Passage to read>
★ ★ ★ ★
Furthermore, your doctor or nurse probably told you that urine is sterile and non-toxic, sterile in the sense that naturally, it doesn’t contain bugs that’ll cause other illnesses. Wikipedia says your pee ‘’contains compounds eliminated by the body as undesirable, and can be irritating to skin and eyes’’.  

Being non-toxic doesn’t mean it is absolutely harmless, your urine contains urea and other substances which can be toxic if not excreted promptly and allowed to reach ridiculously high concentrations in the body.

Still, you can ‘wee-wee’ on yourself and careless be about infections. Technically, you can still be clean, even though it’s clinically not sanitary to pee on yourself, in your bath tub, in the shower, or on the floor of your bathroom. Particularly, if you wouldn’t scrub the bath and extensively clean your body.



Well, let’s say your skin is intact and you urinate on yourself, you are less likely to contract any infection from your urine even if you do have an infection like a UTI. The skin act as a barrier or protective mechanism. On the flip side, you’ve just finished a personal hygiene routine like shaving, and probably have inflicted yourself from those micro-tears in your skin’s surface. Letting a little urine streams down your legs in the shower, technically, might increase the risk for an infection.
★ ★ ★ ★
Entries supplied>
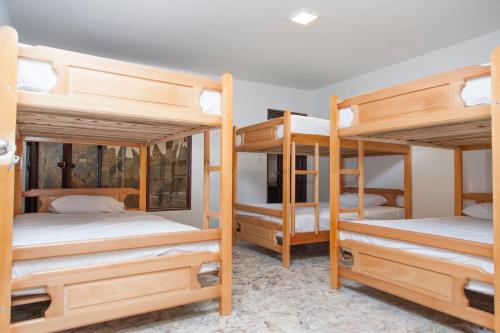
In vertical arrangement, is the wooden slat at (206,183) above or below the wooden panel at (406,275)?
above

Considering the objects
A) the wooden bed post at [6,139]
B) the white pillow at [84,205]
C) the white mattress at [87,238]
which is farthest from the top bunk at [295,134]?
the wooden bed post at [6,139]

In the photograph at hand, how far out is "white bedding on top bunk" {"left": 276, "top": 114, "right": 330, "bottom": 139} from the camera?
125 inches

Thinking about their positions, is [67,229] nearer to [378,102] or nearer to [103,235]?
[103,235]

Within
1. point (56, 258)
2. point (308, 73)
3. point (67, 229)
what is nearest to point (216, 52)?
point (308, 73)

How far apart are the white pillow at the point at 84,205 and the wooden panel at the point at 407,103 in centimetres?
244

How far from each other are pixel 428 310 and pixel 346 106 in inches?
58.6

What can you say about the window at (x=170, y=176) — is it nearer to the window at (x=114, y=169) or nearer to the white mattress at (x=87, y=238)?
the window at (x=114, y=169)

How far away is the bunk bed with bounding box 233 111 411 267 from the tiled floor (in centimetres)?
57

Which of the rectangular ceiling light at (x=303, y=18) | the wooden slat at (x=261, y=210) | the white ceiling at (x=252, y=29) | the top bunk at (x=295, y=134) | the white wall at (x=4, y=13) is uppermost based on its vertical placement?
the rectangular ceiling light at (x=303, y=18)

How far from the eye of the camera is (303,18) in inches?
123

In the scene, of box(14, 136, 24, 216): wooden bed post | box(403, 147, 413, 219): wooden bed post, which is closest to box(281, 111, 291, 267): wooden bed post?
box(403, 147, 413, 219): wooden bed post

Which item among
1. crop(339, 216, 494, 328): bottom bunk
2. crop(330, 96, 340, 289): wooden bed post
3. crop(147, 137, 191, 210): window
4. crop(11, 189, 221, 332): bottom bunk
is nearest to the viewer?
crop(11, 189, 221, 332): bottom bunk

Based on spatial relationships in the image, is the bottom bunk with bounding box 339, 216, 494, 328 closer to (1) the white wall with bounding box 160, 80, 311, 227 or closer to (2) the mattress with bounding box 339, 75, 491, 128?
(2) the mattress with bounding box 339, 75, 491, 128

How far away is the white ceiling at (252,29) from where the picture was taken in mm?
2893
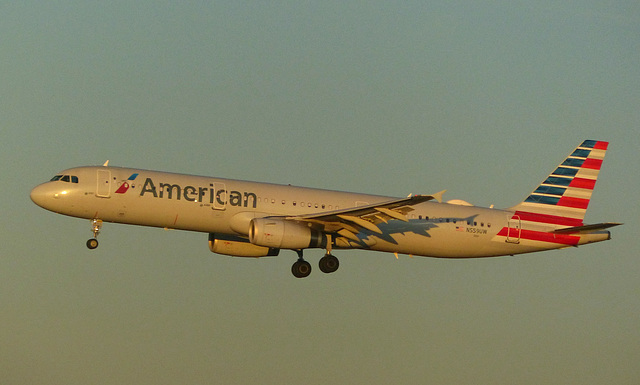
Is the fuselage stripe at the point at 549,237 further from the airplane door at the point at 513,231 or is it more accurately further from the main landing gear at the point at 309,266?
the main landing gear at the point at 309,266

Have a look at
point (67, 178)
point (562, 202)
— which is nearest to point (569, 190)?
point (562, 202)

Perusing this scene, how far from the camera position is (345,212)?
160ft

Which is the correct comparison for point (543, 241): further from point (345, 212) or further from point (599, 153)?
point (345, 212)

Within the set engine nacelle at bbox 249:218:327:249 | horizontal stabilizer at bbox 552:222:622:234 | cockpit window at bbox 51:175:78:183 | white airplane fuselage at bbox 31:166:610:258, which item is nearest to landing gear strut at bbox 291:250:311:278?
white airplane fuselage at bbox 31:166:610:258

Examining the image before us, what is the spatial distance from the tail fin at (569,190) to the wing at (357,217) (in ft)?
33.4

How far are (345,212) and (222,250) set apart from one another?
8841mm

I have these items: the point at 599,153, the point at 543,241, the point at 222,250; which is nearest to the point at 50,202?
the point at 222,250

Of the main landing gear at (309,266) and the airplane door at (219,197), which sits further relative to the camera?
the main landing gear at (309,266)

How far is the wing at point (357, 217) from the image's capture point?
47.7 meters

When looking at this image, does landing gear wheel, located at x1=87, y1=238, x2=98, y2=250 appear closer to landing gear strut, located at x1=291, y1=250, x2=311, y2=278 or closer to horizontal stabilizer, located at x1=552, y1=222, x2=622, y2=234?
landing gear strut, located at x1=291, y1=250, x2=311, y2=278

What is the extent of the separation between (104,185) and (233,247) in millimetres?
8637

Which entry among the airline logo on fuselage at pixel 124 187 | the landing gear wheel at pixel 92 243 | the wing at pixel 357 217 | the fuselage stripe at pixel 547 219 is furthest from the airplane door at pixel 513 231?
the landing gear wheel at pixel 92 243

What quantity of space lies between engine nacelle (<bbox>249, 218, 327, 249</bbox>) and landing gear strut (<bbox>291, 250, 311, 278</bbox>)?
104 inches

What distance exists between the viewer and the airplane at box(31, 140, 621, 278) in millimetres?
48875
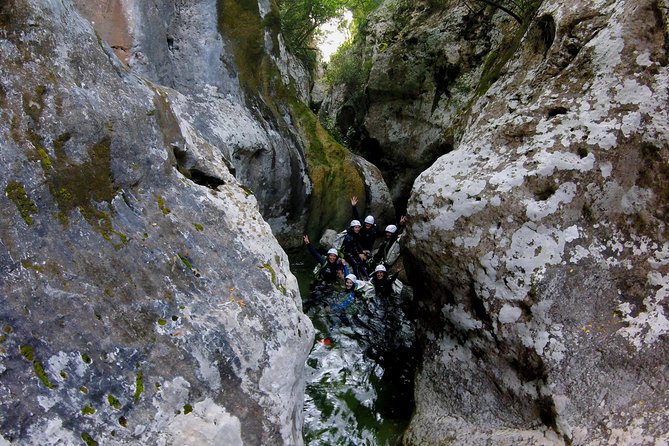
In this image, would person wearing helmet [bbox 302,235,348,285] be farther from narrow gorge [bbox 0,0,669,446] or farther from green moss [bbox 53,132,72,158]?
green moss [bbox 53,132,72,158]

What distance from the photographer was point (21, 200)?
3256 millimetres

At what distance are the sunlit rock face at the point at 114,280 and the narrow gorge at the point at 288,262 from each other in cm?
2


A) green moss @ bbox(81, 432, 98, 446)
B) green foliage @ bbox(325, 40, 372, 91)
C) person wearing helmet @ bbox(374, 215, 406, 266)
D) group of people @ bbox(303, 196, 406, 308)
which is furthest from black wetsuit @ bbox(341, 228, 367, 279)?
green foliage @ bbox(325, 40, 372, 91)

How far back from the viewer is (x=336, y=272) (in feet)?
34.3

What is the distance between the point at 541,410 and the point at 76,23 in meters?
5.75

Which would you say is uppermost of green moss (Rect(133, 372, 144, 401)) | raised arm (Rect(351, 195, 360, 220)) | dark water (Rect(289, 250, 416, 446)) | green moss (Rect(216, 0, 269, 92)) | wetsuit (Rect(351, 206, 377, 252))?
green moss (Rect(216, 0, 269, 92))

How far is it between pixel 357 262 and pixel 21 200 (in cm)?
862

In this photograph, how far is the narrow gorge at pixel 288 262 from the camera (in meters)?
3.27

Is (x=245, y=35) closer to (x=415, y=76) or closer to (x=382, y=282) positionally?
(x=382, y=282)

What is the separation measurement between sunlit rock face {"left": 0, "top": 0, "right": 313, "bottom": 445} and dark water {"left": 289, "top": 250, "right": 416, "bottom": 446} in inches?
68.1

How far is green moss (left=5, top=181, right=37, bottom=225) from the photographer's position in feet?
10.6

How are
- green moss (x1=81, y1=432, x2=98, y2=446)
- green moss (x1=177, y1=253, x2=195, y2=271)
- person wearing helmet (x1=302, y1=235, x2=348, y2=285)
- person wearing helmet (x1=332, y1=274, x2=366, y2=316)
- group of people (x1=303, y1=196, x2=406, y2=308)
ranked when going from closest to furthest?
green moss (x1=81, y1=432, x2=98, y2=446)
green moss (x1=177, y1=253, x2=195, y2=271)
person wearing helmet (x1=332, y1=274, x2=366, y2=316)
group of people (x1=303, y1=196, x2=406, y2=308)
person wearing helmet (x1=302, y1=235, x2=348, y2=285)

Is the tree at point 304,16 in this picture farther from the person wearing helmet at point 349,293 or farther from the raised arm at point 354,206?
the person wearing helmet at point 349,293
★ ★ ★ ★
What this task involves> Continue the passage on whether it is sanitary to urinate on yourself, picking up right after its final sentence.

Answer to this task>
Dr Billy who is a self-proclaimed shower pee-er, thinks your urine is nontoxic, which means you don’t have to worry about your urine corroding the pipes or a volcanic eruption kind of pee that’ll burn your skin, peeing on yourself is okay. However, when you see signs of urinary tract infection, you have to stop. For the sake of others who may share your secret bathing environment, it’s advisable to watch your bath squirting habits and maintain the highest personal hygiene possible.

According to LABCE an online laboratory continuing education platform for clinical laboratory techs, ‘Parasites that may be found in urinary sediments include Trichomonas vaginalis, Enterobius vermicularis, and Schistosoma haematobium’. They also concluded that ‘Parasites and parasitic ova are usually present in urine sediment as a result of vaginal or fecal contamination’.

That being said, peeing in a public bath or in toilets used by others may not be a good hygiene after all. But sometimes you cannot hold it any longer, can you?

Let it be clear that people can actually become infected through contact with your urine or other body fluids at that except saliva. CDC published a document in 2015 on how this could happen. Similarly, Jonathan Parkinson who works with Urban Water Research Group Environmental and Water Resources Engineering Section, Department of Civil Engineering, Imperial College, London as quoted ‘two well-known diseases that can be spread through urine include typhoid (the likely source of the Croydon Typhoid epidemic in the thirties) and urinary schistosomiasis’.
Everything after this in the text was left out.